提示記事>
* * * * *

障害者の悩み解決 顔が見えるマスク
長引くコロナ禍で、コミュニケーションに不便を感じる障害者を支えるため、新たな製品やサービスが生まれています。
■80%顔が見える 曇り止め加工も
ヘルスケア製品大手のユニ・チャームが、口元や表情が見えるマスクを発売しました。このマスクは、中央部分に曇り止めの加工を施した透明フィルムが使われているため、着用しても顔の80%が見えます。飛まつの漏れを防ぐため、フィルムの周りの布部分が顔にフィットするよう、設計を工夫したということです。
■切実な声 実体験から生まれたマスク
開発のきっかけは、ユニ・チャームで働く聴覚や言語に障害のある社員の実体験。
新型コロナウイルスの感染が拡大してマスクをすることが習慣化して以降、この社員は、口元が見えるマスクを自作して会議の参加者に配っていました。通常のマスクでは、話している人の口元や表情を読み取ることができず、コミュニケーションに不便を感じていたからだといいます。しかし、自作のマスクでは飛まつの閉じ込めに不安が。また、中が曇って結局、口元が見えなくなってしまうなどの問題がありました。

* * * * *

課題> 顔が見えるマスクの記事を、最後の文の後から書き継いでください。 次の項目は、この記事とは別の出典から取ったものです。

データ項目>
* * * * *

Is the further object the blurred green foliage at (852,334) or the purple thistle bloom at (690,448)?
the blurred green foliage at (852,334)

* * * * *

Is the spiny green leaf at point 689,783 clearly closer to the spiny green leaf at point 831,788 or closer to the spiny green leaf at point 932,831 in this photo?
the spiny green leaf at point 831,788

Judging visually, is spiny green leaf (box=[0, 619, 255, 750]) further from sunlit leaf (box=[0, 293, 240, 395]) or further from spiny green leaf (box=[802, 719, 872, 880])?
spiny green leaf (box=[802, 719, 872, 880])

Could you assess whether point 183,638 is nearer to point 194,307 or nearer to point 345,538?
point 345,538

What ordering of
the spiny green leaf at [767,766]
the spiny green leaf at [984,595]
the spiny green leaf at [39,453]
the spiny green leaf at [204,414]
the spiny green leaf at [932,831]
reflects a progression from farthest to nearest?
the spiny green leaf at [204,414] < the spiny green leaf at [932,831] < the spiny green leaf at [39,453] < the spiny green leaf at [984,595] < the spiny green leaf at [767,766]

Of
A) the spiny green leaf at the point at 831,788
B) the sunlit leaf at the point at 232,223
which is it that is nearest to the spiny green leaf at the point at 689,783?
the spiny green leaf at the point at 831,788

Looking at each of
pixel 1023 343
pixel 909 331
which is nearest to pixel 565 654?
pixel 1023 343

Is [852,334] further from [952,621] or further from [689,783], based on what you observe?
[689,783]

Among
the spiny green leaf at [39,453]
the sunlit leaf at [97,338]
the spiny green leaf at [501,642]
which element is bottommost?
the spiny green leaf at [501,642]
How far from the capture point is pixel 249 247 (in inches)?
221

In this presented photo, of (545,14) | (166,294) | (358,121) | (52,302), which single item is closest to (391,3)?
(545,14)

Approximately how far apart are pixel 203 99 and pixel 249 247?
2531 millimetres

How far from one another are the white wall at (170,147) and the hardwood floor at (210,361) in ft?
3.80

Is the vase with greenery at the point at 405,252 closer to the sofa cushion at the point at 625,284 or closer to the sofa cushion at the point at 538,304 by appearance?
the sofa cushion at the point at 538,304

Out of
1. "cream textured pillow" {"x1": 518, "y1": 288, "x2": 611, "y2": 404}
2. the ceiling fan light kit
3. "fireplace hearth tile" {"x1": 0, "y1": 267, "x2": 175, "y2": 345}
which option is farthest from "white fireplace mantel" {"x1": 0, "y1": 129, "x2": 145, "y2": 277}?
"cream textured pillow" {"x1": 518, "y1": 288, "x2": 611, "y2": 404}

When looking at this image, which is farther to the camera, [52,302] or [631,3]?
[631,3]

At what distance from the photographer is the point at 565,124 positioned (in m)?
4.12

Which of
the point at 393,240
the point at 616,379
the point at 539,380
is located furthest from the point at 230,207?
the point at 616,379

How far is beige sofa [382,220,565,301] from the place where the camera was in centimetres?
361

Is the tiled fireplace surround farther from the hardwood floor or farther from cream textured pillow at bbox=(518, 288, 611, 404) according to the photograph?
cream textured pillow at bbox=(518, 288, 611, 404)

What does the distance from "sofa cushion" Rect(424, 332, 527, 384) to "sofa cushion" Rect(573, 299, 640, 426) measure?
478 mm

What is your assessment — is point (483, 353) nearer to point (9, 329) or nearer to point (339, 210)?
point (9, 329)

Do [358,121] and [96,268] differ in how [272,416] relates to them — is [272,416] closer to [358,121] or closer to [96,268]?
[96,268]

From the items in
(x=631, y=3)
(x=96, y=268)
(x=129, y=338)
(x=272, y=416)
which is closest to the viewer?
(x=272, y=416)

* * * * *

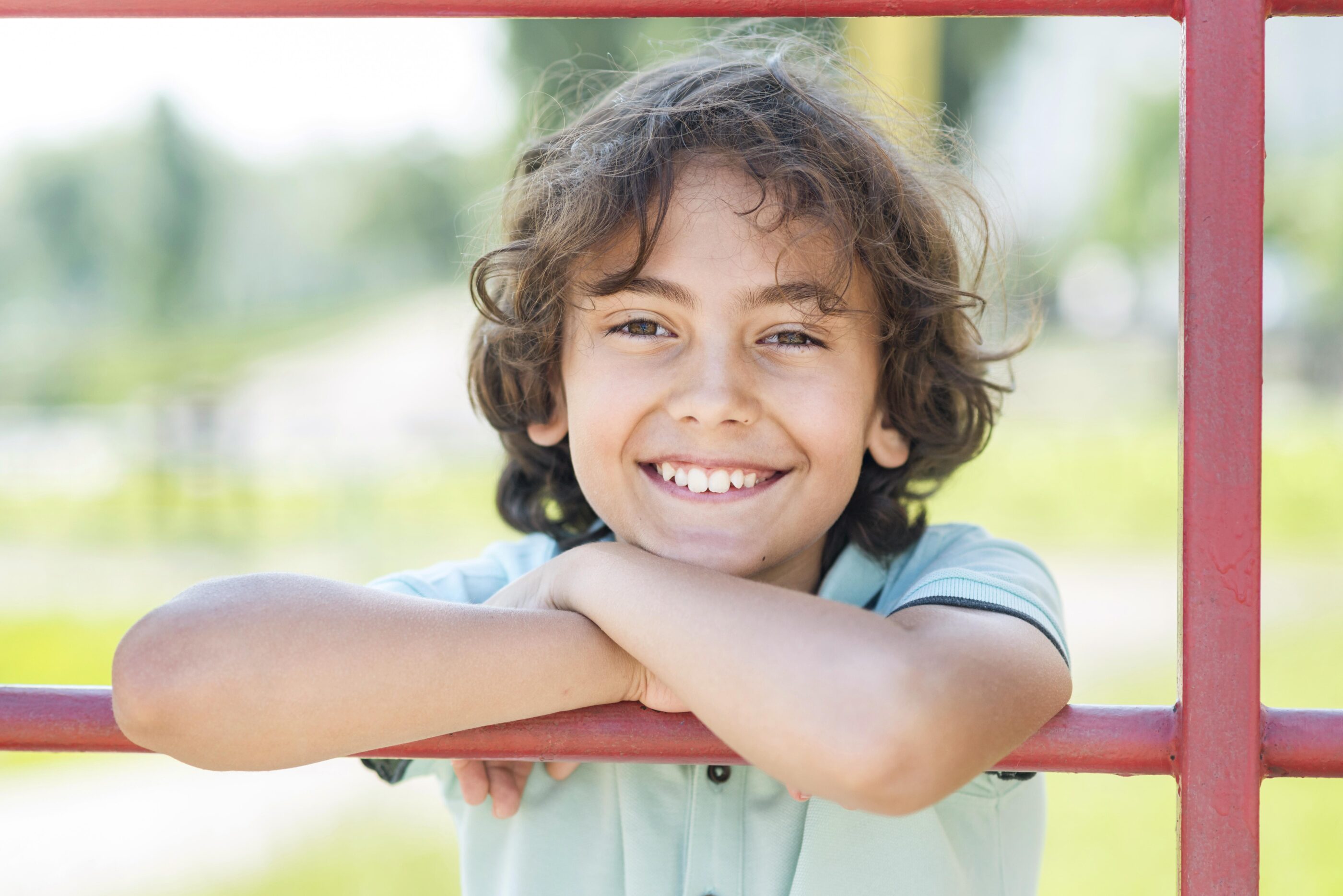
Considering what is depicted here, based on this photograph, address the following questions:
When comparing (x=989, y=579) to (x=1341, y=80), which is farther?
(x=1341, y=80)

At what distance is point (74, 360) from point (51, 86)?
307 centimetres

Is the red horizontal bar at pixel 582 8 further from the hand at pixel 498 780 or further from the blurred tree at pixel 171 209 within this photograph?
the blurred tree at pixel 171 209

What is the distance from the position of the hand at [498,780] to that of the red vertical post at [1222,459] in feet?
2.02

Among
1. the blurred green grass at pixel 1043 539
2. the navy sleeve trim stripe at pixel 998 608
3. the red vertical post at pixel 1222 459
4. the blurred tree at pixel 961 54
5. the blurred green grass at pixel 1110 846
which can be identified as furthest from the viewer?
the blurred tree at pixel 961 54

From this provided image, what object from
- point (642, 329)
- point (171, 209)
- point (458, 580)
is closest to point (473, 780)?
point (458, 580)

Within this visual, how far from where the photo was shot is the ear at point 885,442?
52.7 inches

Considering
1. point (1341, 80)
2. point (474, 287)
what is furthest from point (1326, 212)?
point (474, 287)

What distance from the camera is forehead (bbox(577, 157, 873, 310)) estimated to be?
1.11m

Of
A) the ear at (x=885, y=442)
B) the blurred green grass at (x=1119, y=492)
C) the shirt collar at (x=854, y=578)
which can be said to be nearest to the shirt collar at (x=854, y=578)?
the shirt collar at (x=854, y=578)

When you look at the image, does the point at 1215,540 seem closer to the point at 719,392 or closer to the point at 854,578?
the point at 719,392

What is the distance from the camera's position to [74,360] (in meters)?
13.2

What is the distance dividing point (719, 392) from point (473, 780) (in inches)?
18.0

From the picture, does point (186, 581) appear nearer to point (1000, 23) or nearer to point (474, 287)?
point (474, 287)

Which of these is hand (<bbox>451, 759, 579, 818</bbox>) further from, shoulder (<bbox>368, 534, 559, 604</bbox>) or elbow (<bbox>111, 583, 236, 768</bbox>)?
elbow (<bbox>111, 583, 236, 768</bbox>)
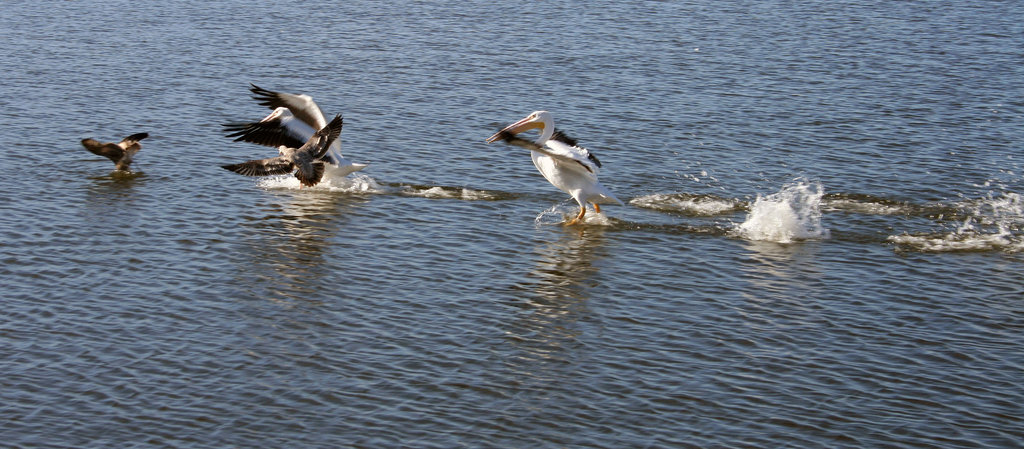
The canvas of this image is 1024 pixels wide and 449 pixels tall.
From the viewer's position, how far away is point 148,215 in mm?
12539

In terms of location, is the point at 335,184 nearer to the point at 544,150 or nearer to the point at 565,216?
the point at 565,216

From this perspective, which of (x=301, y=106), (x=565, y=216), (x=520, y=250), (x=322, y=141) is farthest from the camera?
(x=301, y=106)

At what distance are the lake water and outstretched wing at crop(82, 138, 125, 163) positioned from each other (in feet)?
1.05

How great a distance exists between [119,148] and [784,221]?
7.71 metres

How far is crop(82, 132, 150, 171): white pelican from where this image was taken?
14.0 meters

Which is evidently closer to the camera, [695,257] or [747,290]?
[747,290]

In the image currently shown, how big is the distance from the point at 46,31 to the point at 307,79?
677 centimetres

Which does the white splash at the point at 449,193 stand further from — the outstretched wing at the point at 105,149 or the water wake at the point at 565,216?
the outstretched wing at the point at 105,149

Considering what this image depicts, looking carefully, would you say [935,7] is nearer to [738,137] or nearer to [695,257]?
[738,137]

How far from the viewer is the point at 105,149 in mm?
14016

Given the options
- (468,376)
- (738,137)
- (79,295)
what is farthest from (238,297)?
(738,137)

* * * * *

解答>
この切実な声を受けユニ・チャームでは、メーカーとしての強みだった立体マスクなどの製造技術を生かし、このマスクを開発したということです。
「顔がみえマスク」は1枚1480円(税込み)。
オンラインショップで予約販売を始めたところ、その日のうちに初回分の3000枚が売り切れました。コミュニケーションの中で表情を見せることが相手の安心につながるとして、教育や介護の現場などで使いたいというニーズも多かったということです。ユニ・チャームでは、次回の販売も調整中だとしています。
■コロナ禍で広がる 障害者を支える取り組み
コロナがきっかけで始まった障害者に向けたサービスは他にもあります。
「デジタル障害者手帳」といったアプリ開発などを手がける「ミライロ」が去年4月に始めたのは、「遠隔手話通訳サービス」です。これは、聴覚や言語に障害がある人がオンライン会議を行うときにサポートするサービス。依頼を受けたオンライン会議にスタッフが参加して、手話を代行したり、チャットに文字を打ったりして同時通訳を行います。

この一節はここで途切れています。